Бурмин лежал без звука, и его длинное, вытянутое тело, безвольно
шевелившееся под руками Димитрия, казалось телом мертвеца, над которым
издевается озорной мужичонка.
Тяжело дыша, Димитрий, наконец, кончил и сказал:
- Теперь ты передохни малость. Посиди, а я маленько поддам, сам
попарюсь...
Забравшись на верхнюю полку, он заблеял по-козлиному от удовольствия:
- Во-о где, Сергеич, благода-ать-то-о-оо!
Бурмин с любопытством смотрел, как Димитрий нахлестывал себя веником, и
на лице его было недоверие к испытываемому Димитрием удовольствию. Он
никогда не мог решиться на это, и удовольствие Димитрия и прочей дворни от
парки и веника объяснял наследственной привычкой русского мужика к розгам...

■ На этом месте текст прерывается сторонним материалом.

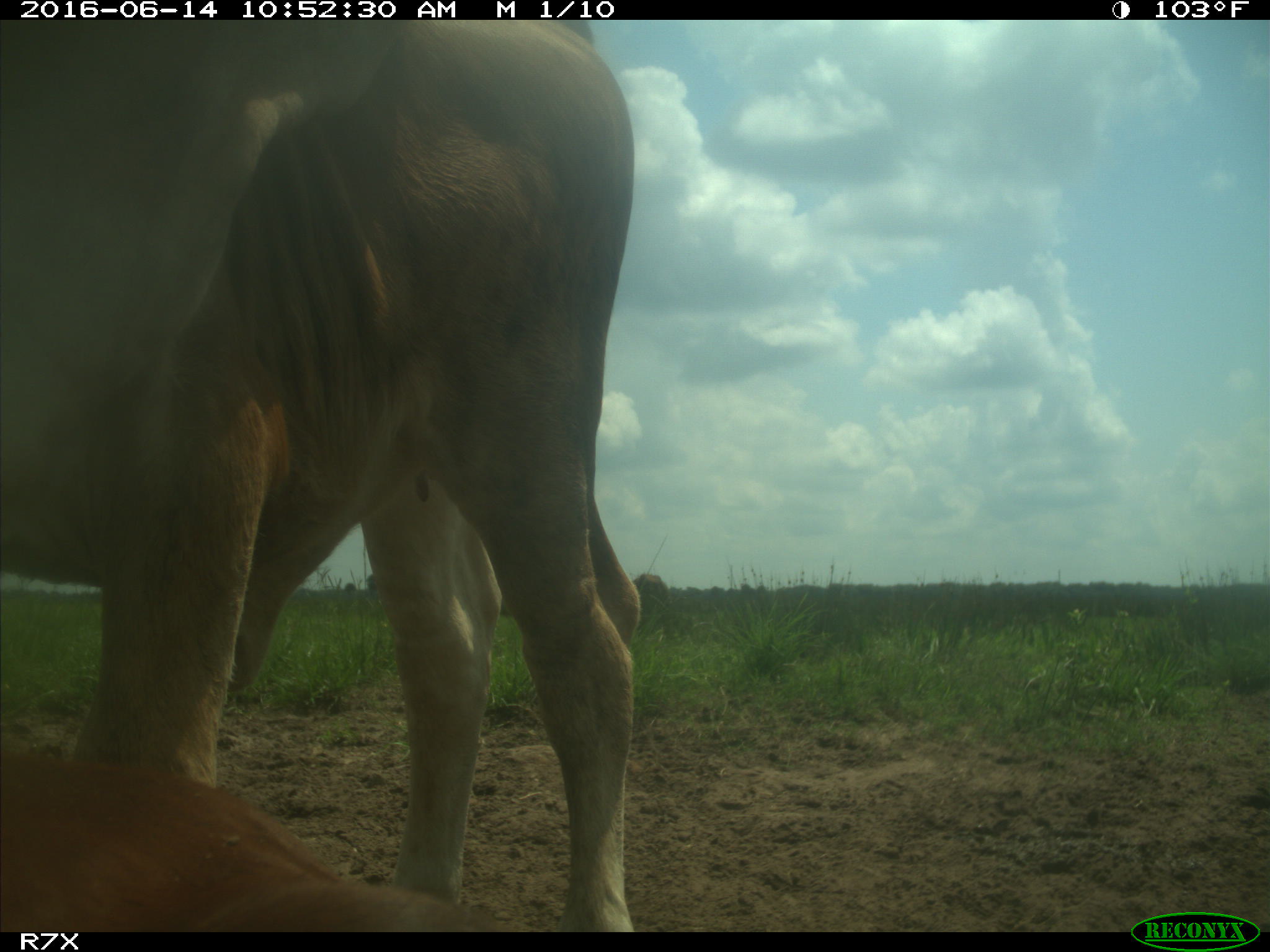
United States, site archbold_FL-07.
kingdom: Animalia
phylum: Chordata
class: Mammalia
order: Artiodactyla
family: Bovidae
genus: Bos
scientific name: Bos taurus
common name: domestic cow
Bos taurus (domestic cow).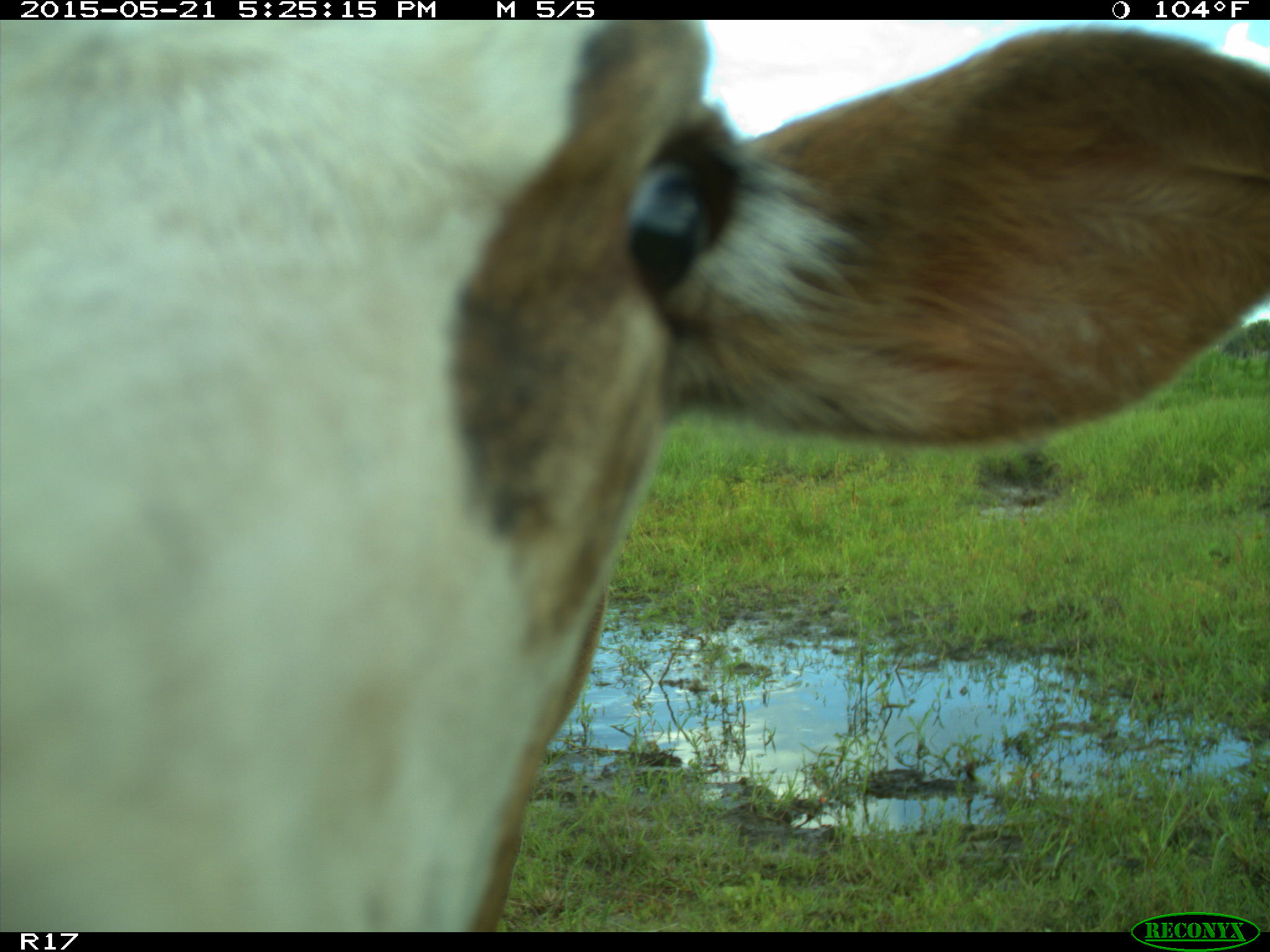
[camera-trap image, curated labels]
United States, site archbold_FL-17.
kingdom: Animalia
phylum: Chordata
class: Mammalia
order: Artiodactyla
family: Bovidae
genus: Bos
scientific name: Bos taurus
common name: domestic cow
Bos taurus (domestic cow).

В предбаннике, одев Бурмина и одевшись сам, Димитрий вытер узелком с
грязным бельем распаренное говяжье лицо и почтительно распахнул дверь в
яркий, солнечный день, показавшийся после жаркой полутемной бани иным,
радостно-светлым миром.
- С легким паром, барин!
Бурмин достал из кармана приготовленный новенький двугривенный и, как
это всегда делалось по понедельникам после бани, не смотря на Димитрия,
опустил монету, как в церковную кружку, в угодливую руку Димитрия, сложенную
ловким ковшиком.
На крыльце кухни с тазами и суконками сидели Даша и Адель Максимовна в
ожидании, когда Бурмин пройдет в дом. Они пользовались привилегией мыться в
барской бане сейчас же после барина...

5

С того дня как серая Лесть была куплена и, казалось, надолго
водворилась в конюшне Лутошкина, Филипп перестал опаздывать на утреннюю
уборку, чаще стал умываться и, неожиданно для всех, почти перестал пить и
купил себе новый картуз с широким лаковым козырьком, как у Митрича.

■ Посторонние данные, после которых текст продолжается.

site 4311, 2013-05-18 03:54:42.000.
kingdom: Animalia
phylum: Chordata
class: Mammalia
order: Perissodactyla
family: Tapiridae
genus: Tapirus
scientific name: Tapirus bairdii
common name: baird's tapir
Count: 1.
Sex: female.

Филипп жил вместе со своей сестрой в двух тесных, и грязных комнатах на
Масловке. Нюша почти не видела брата. Приходил Филипп поздно, уходил чуть
свет, и лишь в дни особенно тяжкого похмелья он проводил полдня, а иногда и
весь день дома. И этот день начинался так:
- Нюша!
- Чего тебе?
- Нюша!
- Ну, что еще?
- Нюш, ты думаешь, отчего я пью.
- Пьянчужка - вот и пьешь!
Филипп вздыхал горестно и с присвистом и, спустив с кровати ноги (спал
он, не раздеваясь), начинал шарить по карманам.
- Чего ищешь-то?.. Все ведь оставил у Митрича! - говорила с сердцем
Нюша. - Вчерашнего дня ищешь?!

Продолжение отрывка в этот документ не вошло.